Alimenter la surchauffe : c’est le risque boursier et politique majeur. Donald Trump veut aller vers 3 à 3,5% de croissance, contre 2,5% prévus au mieux dans les deux années qui viennent. Cette lente sortie de récession signale la naissance d’une nouvelle économie, celle des nouvelles technologies et de la communication, dans un nouveau monde, celui de la globalisation. Ce n’est plus : Apple + Chine mais : Apple x Chine. Le chômage a beaucoup augmenté du fait de la concurrence, impactant les salaires : c’est l’effet globalisation. Surtout, les nouvelles technologies ont détruit des emplois dans l’industrie et plus encore dans les services : c’est l’effet économie de la communication.

Pour en sortir, la Banque centrale américaine a baissé ses taux courts à zéro et a fait tout son possible pour baisser les taux longs. Cette « répression financière » veut dissuader de l’épargne monétaire, soutenir la valeur des maisons et réduire le coût des emprunts, pour pousser à l’investissement. Sans le dire, il s’agit toujours de soutenir la bourse.

Que se passe-t-il aujourd’hui ? Continuer ou accélérer ? La bourse a beaucoup aimé les dernières années et plus les annonces de Donald Trump (+16% depuis son élection), le logement aussi, l’investissement repart – mais c’est surtout la consommation qui est à l’œuvre. C’est le plein emploi, mais des salariés, déqualifiés par les nouvelles technologies, ont quitté le marché du travail. C’est le plein emploi, mais encore sans forte hausse des salaires. Le souvenir la Grande récession pèse et les qualifications nécessaires ne sont pas toutes au rendez-vous.

Donc, jusqu’à présent, la Banque centrale gère doucement la montée de ses taux. Elle les augmente deux fois moins vite que pour une reprise « ancienne ». Elle veut que les salaires augmentent, mais pour attirer de nouveaux salariés. Elle est prête à prendre le risque d’une surchauffe, autrement dit d’une inflation qui dépasse durablement 2%, mais pour prolonger la reprise en la renforçant par l’emploi.

Mais, avec Donald Trump, il faut faire attention à ne pas alimenter les inquiétudes : inquiétude de guerre commerciale en subventionnant les exports et en taxant les imports, inquiétude de creusement du déficit par les baisses de la fiscalité sur les entreprises, les nouvelles dépenses d’armement et de grands travaux, inquiétude sur le plafond de la dette (sous quinze jours), sans compter celles avec la Corée, la Chine ou la Russie.

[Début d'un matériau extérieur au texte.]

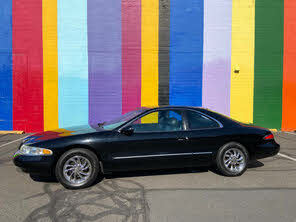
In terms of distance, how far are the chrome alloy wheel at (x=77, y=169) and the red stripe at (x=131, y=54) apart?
21.0ft

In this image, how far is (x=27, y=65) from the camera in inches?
405

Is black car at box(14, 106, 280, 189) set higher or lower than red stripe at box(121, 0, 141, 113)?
lower

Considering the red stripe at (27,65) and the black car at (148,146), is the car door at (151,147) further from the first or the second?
the red stripe at (27,65)

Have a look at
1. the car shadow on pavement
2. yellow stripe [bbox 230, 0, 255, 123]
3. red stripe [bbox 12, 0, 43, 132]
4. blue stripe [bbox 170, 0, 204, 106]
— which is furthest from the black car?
red stripe [bbox 12, 0, 43, 132]

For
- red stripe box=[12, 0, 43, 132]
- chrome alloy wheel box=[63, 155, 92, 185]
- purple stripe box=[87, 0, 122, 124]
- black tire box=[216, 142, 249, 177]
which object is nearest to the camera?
chrome alloy wheel box=[63, 155, 92, 185]

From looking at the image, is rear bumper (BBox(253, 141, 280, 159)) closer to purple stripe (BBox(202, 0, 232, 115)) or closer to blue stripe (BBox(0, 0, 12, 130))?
purple stripe (BBox(202, 0, 232, 115))

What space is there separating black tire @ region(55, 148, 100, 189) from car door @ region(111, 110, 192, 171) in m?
0.32

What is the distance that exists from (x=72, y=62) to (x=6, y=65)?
2.76 metres

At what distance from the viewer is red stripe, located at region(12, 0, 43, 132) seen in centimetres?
1027

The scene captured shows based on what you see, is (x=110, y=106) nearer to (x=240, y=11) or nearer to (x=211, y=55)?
(x=211, y=55)

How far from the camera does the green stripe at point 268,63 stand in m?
10.7

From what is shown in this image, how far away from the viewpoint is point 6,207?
337 centimetres

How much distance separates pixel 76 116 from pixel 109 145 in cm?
661

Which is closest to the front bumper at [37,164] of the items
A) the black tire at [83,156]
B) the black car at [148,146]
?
the black car at [148,146]
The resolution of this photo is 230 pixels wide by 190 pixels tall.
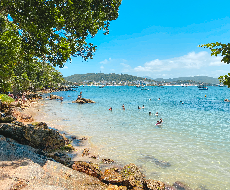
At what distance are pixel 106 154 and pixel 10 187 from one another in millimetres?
8397

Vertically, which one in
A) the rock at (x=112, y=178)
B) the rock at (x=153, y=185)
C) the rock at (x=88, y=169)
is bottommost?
the rock at (x=153, y=185)

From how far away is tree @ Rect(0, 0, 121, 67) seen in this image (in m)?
9.45

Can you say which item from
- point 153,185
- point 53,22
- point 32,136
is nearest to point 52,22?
point 53,22

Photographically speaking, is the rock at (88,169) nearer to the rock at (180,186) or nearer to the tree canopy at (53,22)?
the rock at (180,186)

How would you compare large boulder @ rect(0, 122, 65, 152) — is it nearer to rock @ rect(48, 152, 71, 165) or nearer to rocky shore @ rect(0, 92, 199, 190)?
rocky shore @ rect(0, 92, 199, 190)

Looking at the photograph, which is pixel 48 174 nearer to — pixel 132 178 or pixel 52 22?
pixel 132 178

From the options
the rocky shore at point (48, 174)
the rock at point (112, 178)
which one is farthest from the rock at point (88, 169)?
the rock at point (112, 178)

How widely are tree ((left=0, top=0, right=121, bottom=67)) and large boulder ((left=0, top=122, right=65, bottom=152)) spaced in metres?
5.26

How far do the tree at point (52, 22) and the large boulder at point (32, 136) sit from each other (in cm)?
526

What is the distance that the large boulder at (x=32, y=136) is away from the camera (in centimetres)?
1065

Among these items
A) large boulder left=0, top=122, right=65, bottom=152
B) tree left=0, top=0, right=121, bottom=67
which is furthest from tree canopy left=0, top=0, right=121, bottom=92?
large boulder left=0, top=122, right=65, bottom=152

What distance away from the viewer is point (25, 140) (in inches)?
428

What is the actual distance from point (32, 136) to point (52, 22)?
312 inches

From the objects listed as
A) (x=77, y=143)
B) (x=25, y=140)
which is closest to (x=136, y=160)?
(x=77, y=143)
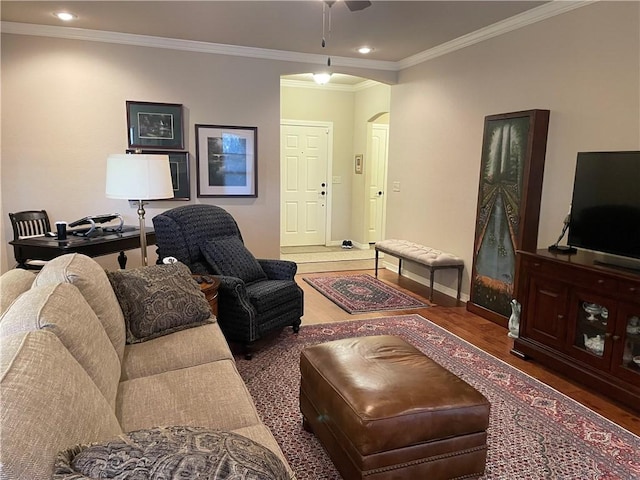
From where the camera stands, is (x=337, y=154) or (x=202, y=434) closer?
(x=202, y=434)

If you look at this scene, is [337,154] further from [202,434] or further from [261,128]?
[202,434]

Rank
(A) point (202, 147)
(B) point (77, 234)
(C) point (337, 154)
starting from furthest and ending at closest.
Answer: (C) point (337, 154)
(A) point (202, 147)
(B) point (77, 234)

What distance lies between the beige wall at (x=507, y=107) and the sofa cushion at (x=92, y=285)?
329cm

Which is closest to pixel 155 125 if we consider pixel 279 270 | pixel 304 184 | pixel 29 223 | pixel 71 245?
pixel 29 223

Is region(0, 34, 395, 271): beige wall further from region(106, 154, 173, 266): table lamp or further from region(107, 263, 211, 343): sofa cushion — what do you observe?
region(107, 263, 211, 343): sofa cushion

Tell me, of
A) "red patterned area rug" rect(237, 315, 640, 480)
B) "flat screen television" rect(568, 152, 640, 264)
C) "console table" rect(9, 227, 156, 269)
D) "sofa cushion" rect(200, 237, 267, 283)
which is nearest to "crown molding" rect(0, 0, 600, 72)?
"flat screen television" rect(568, 152, 640, 264)

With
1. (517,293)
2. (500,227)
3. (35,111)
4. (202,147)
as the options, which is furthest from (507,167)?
(35,111)

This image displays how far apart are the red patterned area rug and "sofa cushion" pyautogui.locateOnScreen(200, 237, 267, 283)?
1.92 feet

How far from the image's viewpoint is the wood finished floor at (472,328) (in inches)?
104

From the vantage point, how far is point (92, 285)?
1.94 meters

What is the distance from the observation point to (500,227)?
4.05 meters

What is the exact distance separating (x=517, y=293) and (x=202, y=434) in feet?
9.85

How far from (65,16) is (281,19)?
1965 mm

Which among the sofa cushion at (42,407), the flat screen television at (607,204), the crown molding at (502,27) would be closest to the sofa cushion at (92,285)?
the sofa cushion at (42,407)
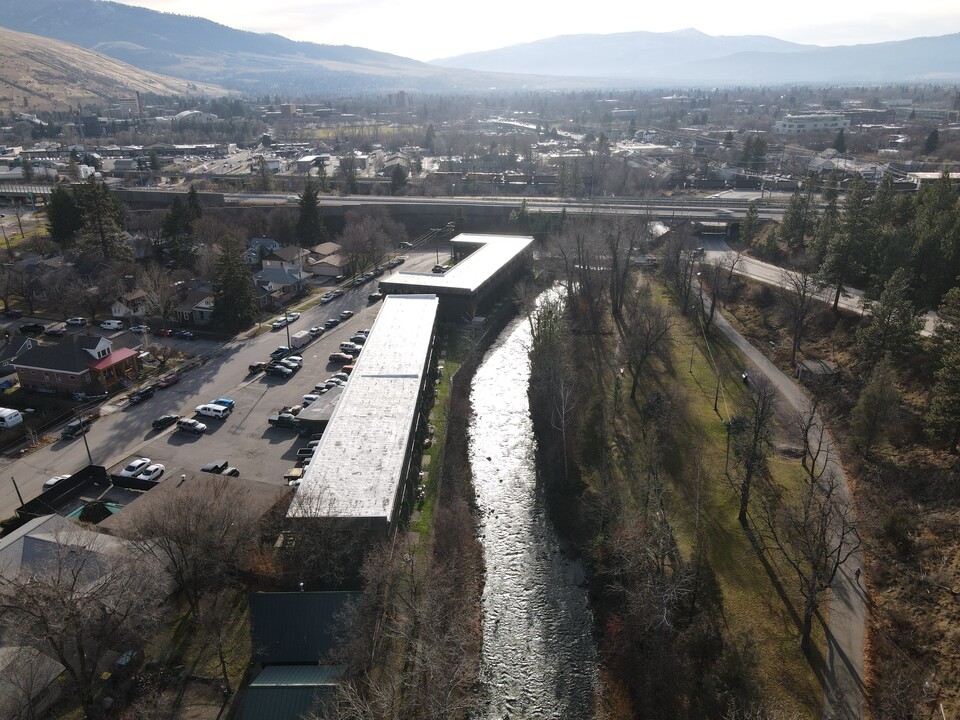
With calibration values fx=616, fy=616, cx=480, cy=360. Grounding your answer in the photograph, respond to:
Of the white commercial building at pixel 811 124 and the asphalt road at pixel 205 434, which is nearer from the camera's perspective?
the asphalt road at pixel 205 434

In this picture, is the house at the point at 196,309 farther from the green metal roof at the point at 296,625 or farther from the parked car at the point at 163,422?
the green metal roof at the point at 296,625

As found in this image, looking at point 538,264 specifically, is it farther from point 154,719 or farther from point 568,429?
point 154,719

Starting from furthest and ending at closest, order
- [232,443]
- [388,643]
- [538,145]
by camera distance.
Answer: [538,145], [232,443], [388,643]

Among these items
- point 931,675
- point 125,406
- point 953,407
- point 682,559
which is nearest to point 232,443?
point 125,406

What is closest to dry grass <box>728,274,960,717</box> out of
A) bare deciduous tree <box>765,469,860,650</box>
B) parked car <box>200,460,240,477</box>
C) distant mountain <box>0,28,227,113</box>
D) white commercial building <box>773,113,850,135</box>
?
bare deciduous tree <box>765,469,860,650</box>

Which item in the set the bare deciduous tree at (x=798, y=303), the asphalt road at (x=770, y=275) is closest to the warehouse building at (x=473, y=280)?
the asphalt road at (x=770, y=275)

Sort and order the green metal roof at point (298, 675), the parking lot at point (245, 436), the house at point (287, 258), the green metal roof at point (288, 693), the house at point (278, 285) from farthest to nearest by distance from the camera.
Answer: the house at point (287, 258), the house at point (278, 285), the parking lot at point (245, 436), the green metal roof at point (298, 675), the green metal roof at point (288, 693)

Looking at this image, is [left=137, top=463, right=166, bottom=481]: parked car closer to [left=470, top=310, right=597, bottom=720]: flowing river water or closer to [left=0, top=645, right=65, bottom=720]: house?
[left=0, top=645, right=65, bottom=720]: house

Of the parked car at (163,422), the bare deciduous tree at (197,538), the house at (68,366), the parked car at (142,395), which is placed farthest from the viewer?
the house at (68,366)
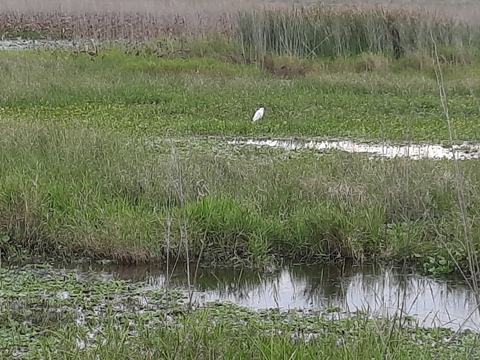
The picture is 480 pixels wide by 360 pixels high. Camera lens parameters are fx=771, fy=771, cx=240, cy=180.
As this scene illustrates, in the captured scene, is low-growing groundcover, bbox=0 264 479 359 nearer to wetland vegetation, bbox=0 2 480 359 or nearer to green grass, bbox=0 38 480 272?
wetland vegetation, bbox=0 2 480 359

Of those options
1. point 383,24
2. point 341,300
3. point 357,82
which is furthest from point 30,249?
point 383,24

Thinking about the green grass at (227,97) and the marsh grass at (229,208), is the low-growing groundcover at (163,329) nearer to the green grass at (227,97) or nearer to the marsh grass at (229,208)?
the marsh grass at (229,208)

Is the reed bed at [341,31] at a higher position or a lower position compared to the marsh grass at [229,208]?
higher

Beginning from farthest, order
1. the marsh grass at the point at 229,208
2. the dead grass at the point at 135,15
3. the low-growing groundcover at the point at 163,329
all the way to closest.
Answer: the dead grass at the point at 135,15
the marsh grass at the point at 229,208
the low-growing groundcover at the point at 163,329

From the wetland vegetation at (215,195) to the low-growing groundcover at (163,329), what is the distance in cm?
1

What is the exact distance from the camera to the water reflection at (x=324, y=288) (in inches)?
195

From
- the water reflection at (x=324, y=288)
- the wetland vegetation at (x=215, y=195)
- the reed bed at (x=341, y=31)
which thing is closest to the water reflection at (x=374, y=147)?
the wetland vegetation at (x=215, y=195)

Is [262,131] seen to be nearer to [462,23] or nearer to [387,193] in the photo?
[387,193]

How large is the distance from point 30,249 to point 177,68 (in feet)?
27.1

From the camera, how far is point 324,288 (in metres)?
5.30

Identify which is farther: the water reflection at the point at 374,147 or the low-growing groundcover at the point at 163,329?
the water reflection at the point at 374,147

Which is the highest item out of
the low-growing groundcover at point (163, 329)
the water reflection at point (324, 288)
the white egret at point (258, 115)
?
the white egret at point (258, 115)

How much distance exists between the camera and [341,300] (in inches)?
201

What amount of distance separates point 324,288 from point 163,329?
5.96ft
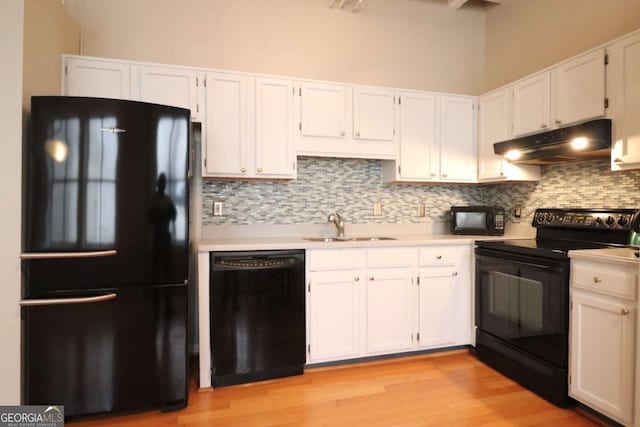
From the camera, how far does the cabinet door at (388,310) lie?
2.50 m

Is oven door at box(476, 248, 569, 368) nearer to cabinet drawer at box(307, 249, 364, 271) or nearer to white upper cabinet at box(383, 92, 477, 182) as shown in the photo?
white upper cabinet at box(383, 92, 477, 182)

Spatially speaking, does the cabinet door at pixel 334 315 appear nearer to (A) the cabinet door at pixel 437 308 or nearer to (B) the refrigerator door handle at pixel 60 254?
(A) the cabinet door at pixel 437 308

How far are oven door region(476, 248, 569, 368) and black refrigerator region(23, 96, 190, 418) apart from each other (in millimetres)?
2102

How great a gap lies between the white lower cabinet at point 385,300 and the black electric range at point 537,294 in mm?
197

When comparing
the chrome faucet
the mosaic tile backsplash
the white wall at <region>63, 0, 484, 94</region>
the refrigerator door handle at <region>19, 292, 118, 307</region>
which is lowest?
the refrigerator door handle at <region>19, 292, 118, 307</region>

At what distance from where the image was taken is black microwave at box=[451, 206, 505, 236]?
9.81 feet

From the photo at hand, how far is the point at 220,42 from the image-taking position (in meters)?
2.77

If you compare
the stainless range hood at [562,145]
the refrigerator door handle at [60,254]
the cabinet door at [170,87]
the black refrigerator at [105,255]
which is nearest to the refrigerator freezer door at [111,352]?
the black refrigerator at [105,255]

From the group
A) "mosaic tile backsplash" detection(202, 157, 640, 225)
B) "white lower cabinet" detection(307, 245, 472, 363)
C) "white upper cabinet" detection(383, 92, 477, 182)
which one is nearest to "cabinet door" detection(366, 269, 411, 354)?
"white lower cabinet" detection(307, 245, 472, 363)

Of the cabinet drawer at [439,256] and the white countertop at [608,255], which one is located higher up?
the white countertop at [608,255]

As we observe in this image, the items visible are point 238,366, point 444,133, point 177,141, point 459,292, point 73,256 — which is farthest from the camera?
point 444,133

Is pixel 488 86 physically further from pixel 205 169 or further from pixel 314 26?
pixel 205 169

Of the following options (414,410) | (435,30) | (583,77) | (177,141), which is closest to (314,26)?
(435,30)

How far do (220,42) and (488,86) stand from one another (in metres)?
2.57
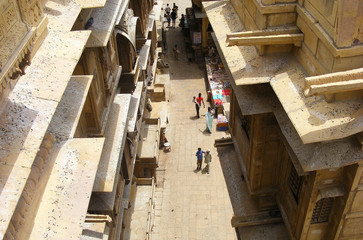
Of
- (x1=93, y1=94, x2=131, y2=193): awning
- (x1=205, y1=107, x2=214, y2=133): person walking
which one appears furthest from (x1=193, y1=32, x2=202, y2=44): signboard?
(x1=93, y1=94, x2=131, y2=193): awning

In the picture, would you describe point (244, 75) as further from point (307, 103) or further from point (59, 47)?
point (59, 47)

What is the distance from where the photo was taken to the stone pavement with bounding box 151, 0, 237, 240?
47.8 feet

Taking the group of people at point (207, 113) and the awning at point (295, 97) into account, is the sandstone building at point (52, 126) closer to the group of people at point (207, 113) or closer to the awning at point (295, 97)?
the awning at point (295, 97)

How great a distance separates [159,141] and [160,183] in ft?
8.50

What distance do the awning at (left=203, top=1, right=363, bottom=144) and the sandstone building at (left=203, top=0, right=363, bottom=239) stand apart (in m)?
0.02

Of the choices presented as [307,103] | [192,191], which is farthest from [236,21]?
[192,191]

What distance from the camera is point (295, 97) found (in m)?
8.58

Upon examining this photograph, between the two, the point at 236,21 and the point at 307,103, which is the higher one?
the point at 236,21

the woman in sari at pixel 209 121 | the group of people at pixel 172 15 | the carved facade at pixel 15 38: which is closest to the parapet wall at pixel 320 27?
the carved facade at pixel 15 38

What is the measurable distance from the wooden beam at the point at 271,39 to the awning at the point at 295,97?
0.65 m

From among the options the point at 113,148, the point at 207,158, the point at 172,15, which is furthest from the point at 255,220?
the point at 172,15

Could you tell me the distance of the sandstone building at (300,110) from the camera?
7.53 meters

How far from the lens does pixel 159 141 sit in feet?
61.2

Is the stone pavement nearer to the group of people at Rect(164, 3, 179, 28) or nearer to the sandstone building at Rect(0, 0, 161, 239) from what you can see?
the sandstone building at Rect(0, 0, 161, 239)
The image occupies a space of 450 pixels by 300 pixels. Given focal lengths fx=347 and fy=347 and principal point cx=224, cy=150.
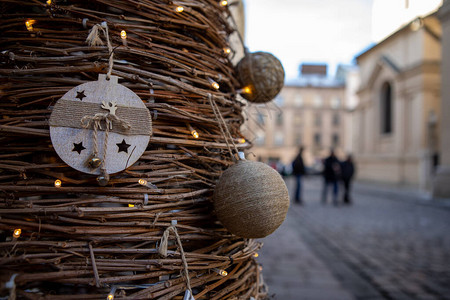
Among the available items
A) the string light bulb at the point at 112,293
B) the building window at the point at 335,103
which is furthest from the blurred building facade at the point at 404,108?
the building window at the point at 335,103

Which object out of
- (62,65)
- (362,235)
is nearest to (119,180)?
(62,65)

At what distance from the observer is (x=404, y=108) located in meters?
18.4

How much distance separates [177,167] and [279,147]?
43.7 meters

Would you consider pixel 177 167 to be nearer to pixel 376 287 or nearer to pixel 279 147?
pixel 376 287

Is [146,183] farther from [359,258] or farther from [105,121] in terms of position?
[359,258]

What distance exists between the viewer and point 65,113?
754 mm

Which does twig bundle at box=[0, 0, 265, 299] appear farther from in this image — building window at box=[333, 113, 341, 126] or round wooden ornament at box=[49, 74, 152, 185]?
building window at box=[333, 113, 341, 126]

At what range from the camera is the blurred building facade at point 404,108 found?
16609 mm

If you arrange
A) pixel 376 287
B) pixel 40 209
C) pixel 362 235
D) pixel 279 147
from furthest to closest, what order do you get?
pixel 279 147
pixel 362 235
pixel 376 287
pixel 40 209

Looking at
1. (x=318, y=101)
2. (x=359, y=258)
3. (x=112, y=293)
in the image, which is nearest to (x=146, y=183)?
(x=112, y=293)

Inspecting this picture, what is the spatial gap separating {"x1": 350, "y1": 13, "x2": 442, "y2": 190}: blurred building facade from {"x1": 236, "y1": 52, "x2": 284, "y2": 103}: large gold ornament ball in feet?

La bourse pourrait bientôt s’inquiéter, surtout si Donal Trump met en question l’indépendance de la Banque centrale. Alors, les taux longs pourraient fortement monter, mettant en danger des entreprises (en fait fragiles) qui ont profité des conditions merveilleuses de taux pour s’endetter et accélérer, voire cacher leurs problèmes. Le risque est donc d’une récession d’un nouveau type : les grandes entreprises et le NASDAQ pourraient résister à la montée des taux courts et longs, pas le segment high yield et les PME.

Ce serait donc la finance, encore une fois, qui sifflerait la fin de la partie, mais une partie bien différente. Il ne s’agit pas de formation et d’attraction des talents pour continuer, avec une normalisation régulière des taux. La politique de Donald Trump pourrait pousser la Fed à changer de stratégie. Ce serait bien qu’il s’en explique, sauf à faire venir la récession plus tôt que prévu – en pleine élection à mi-mandat du Congrès. Ce n’est sans doute pas ce qu’il a en tête, ce serait donc bien qu’il l’évite.